0

I have the following code block:

from jira import JIRA
import pandas as pd

cert_path = 'C:\\cert.crt'

start_date = '2020-10-01'
end_date = '2020-10-31'

a_session = JIRA(server='https://jira.myinstance-A.com', options={'verify': cert_path}, kerberos=True)

b_session = JIRA(server='https://jira.myinstance-B.com', options={'verify': cert_path}, kerberos=True)

c_session = JIRA(server='https://jira.myinstance-C.com', options={'verify': cert_path}, kerberos=True)



query_1 = 'project = \"Test Project 1\" and issuetype = Incident and resolution = Resolved and updated >= {} and updated <= {}'.format(start_date, end_date)

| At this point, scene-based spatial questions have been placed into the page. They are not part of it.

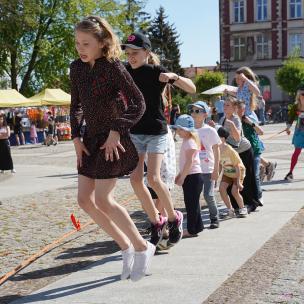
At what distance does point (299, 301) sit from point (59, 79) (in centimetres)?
4006

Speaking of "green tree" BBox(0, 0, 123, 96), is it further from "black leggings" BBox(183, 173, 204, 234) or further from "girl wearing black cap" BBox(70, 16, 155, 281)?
"girl wearing black cap" BBox(70, 16, 155, 281)

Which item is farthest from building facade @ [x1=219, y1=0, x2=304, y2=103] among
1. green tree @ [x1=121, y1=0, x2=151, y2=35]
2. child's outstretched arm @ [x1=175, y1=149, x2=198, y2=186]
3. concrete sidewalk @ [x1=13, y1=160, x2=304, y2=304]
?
child's outstretched arm @ [x1=175, y1=149, x2=198, y2=186]

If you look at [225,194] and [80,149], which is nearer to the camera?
[80,149]

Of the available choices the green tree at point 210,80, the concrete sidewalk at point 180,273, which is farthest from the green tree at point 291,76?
the concrete sidewalk at point 180,273

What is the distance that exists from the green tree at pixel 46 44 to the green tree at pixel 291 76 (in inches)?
791

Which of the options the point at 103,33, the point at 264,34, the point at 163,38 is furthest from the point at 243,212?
the point at 163,38

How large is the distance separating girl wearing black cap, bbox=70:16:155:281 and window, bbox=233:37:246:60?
63.1 meters

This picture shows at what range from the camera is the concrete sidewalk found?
14.0 feet

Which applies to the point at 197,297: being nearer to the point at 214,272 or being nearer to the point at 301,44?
the point at 214,272

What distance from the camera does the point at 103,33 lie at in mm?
4422

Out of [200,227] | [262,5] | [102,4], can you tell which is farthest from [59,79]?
[200,227]

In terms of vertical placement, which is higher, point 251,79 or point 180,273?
point 251,79

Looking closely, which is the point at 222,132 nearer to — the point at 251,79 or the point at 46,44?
the point at 251,79

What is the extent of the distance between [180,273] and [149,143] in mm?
1176
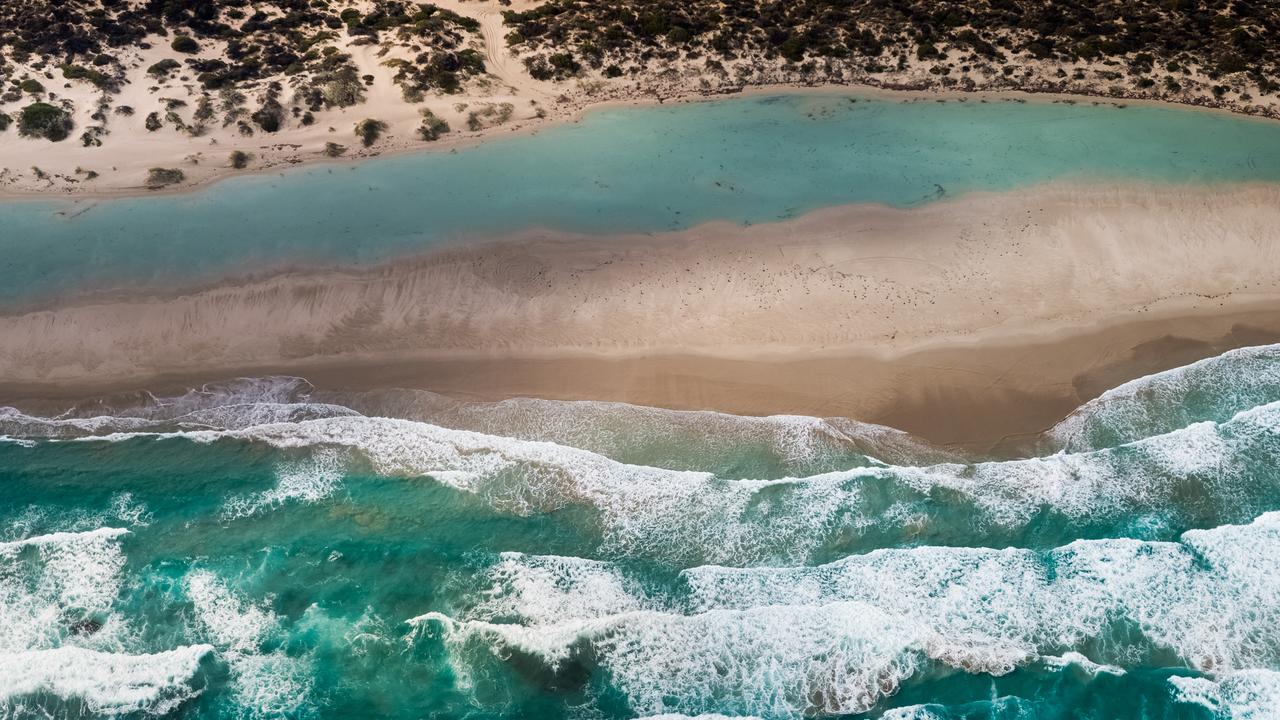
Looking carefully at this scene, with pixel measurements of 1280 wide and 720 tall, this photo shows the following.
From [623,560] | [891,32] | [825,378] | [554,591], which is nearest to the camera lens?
[554,591]

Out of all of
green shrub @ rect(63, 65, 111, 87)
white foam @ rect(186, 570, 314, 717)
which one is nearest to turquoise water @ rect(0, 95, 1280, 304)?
green shrub @ rect(63, 65, 111, 87)

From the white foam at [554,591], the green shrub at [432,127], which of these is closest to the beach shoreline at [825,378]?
the white foam at [554,591]

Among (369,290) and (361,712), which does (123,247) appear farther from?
(361,712)

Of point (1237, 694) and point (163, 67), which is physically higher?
point (163, 67)

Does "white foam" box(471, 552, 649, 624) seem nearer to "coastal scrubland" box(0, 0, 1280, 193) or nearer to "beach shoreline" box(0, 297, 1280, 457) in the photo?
"beach shoreline" box(0, 297, 1280, 457)

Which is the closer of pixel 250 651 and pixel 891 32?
pixel 250 651

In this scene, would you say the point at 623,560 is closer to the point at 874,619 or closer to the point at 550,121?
the point at 874,619

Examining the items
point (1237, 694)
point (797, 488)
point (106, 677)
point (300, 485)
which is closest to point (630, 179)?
point (797, 488)
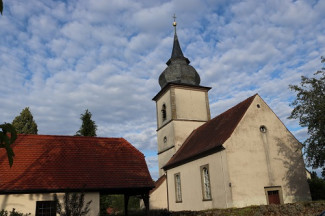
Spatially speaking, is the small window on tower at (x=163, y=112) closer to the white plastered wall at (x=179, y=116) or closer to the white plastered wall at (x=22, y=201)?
the white plastered wall at (x=179, y=116)

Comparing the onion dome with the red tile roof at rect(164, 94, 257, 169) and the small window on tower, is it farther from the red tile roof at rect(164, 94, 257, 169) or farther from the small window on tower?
the red tile roof at rect(164, 94, 257, 169)

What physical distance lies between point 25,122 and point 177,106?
16.7 m

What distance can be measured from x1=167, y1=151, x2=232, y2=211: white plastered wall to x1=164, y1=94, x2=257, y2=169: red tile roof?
1.77 feet

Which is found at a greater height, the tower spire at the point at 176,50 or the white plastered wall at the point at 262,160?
the tower spire at the point at 176,50

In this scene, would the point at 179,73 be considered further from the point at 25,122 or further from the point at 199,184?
the point at 25,122

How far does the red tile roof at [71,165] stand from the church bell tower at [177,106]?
31.5 ft

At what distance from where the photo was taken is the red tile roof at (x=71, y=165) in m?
16.6

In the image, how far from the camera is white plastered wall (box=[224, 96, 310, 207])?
1875 centimetres

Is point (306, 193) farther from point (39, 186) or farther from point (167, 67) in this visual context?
point (167, 67)

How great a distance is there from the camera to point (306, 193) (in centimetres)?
2019

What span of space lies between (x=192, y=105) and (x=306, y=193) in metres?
14.7

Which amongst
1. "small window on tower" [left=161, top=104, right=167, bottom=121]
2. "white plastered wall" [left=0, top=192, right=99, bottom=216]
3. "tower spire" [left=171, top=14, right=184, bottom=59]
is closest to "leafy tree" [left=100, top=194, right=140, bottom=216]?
"white plastered wall" [left=0, top=192, right=99, bottom=216]

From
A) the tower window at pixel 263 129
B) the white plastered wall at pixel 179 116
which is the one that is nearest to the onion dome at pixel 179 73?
the white plastered wall at pixel 179 116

query_2 = 'project = \"Test Project 2\" and issuetype = Incident and resolution = Resolved and updated >= {} and updated <= {}'.format(start_date, end_date)

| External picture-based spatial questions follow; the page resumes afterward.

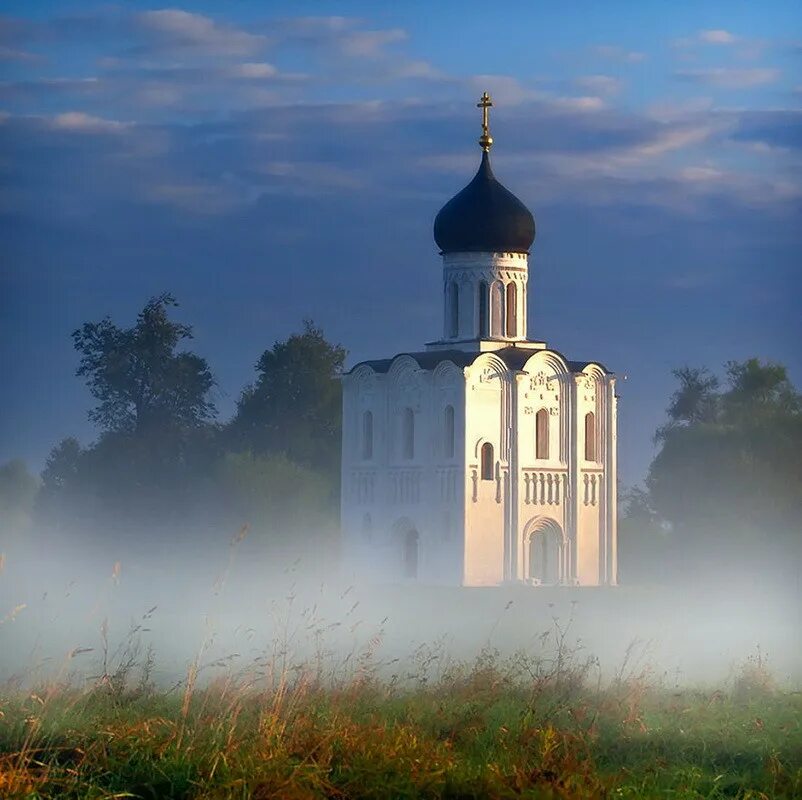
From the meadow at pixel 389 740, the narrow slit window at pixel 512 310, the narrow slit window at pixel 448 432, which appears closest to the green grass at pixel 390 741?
the meadow at pixel 389 740

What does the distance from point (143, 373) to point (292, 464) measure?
623 cm

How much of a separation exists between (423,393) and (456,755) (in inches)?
1175

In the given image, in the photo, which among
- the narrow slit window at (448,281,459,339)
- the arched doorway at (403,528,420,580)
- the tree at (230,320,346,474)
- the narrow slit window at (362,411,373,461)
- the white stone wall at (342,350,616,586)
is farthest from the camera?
the tree at (230,320,346,474)

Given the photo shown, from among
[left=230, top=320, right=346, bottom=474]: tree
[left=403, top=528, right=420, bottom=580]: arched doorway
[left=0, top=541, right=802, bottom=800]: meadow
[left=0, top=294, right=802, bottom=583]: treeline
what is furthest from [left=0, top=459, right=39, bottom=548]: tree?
[left=0, top=541, right=802, bottom=800]: meadow

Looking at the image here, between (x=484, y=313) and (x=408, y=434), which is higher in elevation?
(x=484, y=313)

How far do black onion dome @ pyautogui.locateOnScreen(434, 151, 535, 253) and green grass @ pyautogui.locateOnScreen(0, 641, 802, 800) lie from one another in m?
26.5

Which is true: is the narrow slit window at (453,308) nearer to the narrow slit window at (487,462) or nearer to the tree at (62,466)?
the narrow slit window at (487,462)

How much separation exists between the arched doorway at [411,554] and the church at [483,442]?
2 centimetres

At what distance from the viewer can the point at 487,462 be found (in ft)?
127

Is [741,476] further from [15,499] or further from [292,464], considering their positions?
[15,499]

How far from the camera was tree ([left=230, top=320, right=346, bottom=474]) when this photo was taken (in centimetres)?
4925

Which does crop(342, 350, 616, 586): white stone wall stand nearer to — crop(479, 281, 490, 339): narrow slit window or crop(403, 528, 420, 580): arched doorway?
crop(403, 528, 420, 580): arched doorway

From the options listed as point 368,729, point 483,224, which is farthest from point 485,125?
point 368,729

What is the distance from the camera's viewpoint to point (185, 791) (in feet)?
26.9
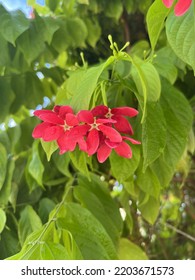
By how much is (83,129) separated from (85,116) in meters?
0.02

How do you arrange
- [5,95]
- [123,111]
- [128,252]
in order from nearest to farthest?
[123,111] → [128,252] → [5,95]

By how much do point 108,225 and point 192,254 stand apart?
900mm

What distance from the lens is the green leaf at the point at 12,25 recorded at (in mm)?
800

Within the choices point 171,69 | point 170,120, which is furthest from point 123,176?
point 171,69

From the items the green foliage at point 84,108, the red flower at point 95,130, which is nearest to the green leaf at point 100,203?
the green foliage at point 84,108

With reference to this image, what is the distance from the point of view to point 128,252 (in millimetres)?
864

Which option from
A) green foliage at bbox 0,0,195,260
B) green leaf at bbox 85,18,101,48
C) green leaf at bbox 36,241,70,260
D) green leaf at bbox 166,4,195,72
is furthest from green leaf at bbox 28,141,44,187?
green leaf at bbox 85,18,101,48

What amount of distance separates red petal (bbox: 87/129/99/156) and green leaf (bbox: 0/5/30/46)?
0.30 m

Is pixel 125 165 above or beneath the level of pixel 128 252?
above

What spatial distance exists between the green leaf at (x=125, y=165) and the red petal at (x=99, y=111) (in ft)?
0.36

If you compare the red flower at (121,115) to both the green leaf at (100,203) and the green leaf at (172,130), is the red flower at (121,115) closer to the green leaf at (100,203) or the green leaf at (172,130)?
the green leaf at (172,130)

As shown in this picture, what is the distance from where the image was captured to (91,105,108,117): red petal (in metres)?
0.56

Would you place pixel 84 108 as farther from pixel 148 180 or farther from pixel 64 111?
pixel 148 180

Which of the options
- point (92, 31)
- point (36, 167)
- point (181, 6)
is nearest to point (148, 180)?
point (36, 167)
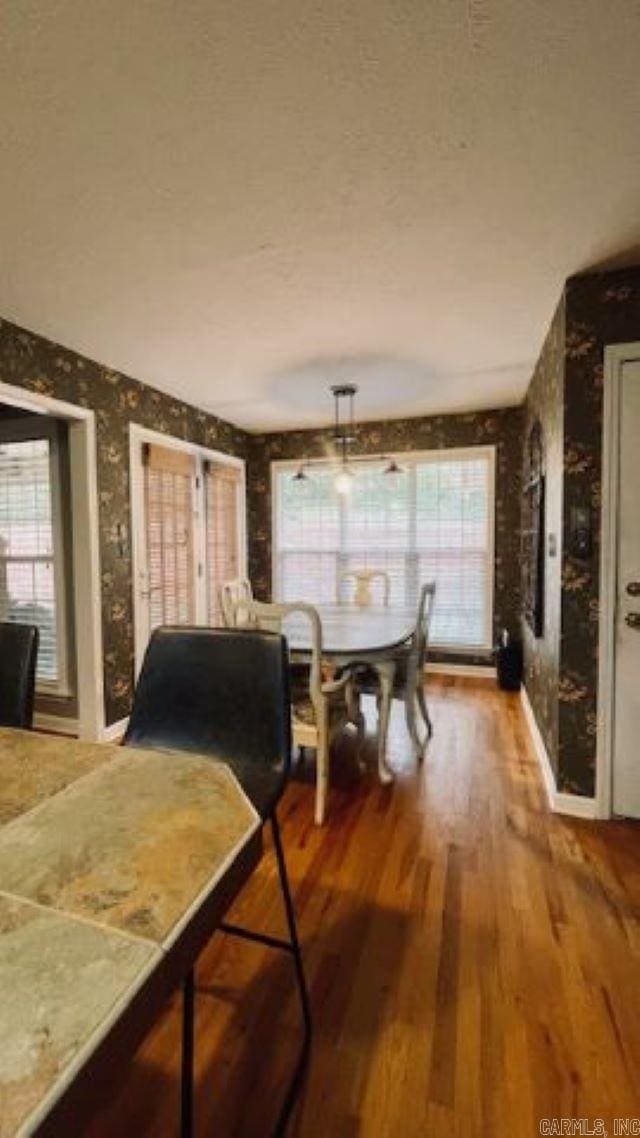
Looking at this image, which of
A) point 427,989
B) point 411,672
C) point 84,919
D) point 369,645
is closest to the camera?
point 84,919

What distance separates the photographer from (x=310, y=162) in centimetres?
154

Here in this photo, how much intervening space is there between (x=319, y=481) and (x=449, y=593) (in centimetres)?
168

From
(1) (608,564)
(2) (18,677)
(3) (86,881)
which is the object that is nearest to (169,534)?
(2) (18,677)

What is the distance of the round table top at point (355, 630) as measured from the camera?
250 centimetres

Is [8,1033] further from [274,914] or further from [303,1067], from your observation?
[274,914]

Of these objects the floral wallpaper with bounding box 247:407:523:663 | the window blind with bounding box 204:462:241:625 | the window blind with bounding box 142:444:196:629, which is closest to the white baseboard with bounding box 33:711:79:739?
the window blind with bounding box 142:444:196:629

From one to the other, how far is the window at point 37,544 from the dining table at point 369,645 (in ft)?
5.19

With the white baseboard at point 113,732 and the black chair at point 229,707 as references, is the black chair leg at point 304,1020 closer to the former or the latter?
the black chair at point 229,707

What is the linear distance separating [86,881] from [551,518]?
2545 mm

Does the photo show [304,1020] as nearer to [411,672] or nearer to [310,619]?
[310,619]

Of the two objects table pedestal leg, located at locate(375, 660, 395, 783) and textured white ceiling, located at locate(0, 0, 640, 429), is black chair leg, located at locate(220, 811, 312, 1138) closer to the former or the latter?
table pedestal leg, located at locate(375, 660, 395, 783)

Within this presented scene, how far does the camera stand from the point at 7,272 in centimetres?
213

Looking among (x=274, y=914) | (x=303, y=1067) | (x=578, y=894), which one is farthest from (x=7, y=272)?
(x=578, y=894)

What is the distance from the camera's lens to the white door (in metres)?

query_3 = 'project = \"Test Project 3\" and issuetype = Defect and resolution = Resolved and releasedate >= {} and releasedate <= {}'.format(start_date, end_date)

query_4 = 'project = \"Test Project 4\" and issuetype = Enhancement and resolution = Done and completed >= {} and completed <= {}'.format(start_date, end_date)

block_size = 100
block_num = 0

all_issues = []
while True:
    start = block_num * block_size
    issues = a_session.search_issues(query_1, start, block_size)
    if len(issues) == 0:
        break
    block_num += 1
    for issue in issues:
        all_issues.append(issue)

issues = pd.DataFrame()

for issue in all_issues:
    d = {
        'key' : issue.key,
        'type' : issue.fields.type,
        'creator' : issue.fields.creator,
        'resolution' : issue.fields.resolution
    }

    issues = issues.append(d, ignore_index=True)

This code runs fine and allows me to:

  1. retrieve data associated with only query_1 (which connects to a_session)
  2. save that data into a Pandas dataframe

Now, I would like to be able to:

a. retrieve the data associated with query_2 (which also onnects to a_session) and save it to the issues dataframe

b. retrieve the data associated with query_3 (which connects to b_session) and save it to the issues dataframe

c. retrieve the data associated with query_4 (which connects to c_session) and save it to the issues dataframe

Notice that the structure of query_3 and query_4 is different than that of query_1 and query_2 (the field names are different, among other things).

I could write one GIANT script (which would probably work). But, I'm sure there is a more elegant way of approaching this (perhaps with a nested loop).

What's the best way of adapting this code block such that it treats cases a, b, and c above?

Any help would be much appreciated by this Python novice! Thanks in advance!



UPDATE 1:

I used the (very elegant) solution suggested by @Nick ODell. The code runs fine, but for whatever reason, I get a None result. I spent the past few hours trying to debug this and my leading theory is that the field names are not passed (as they are in d in the original code block I posted).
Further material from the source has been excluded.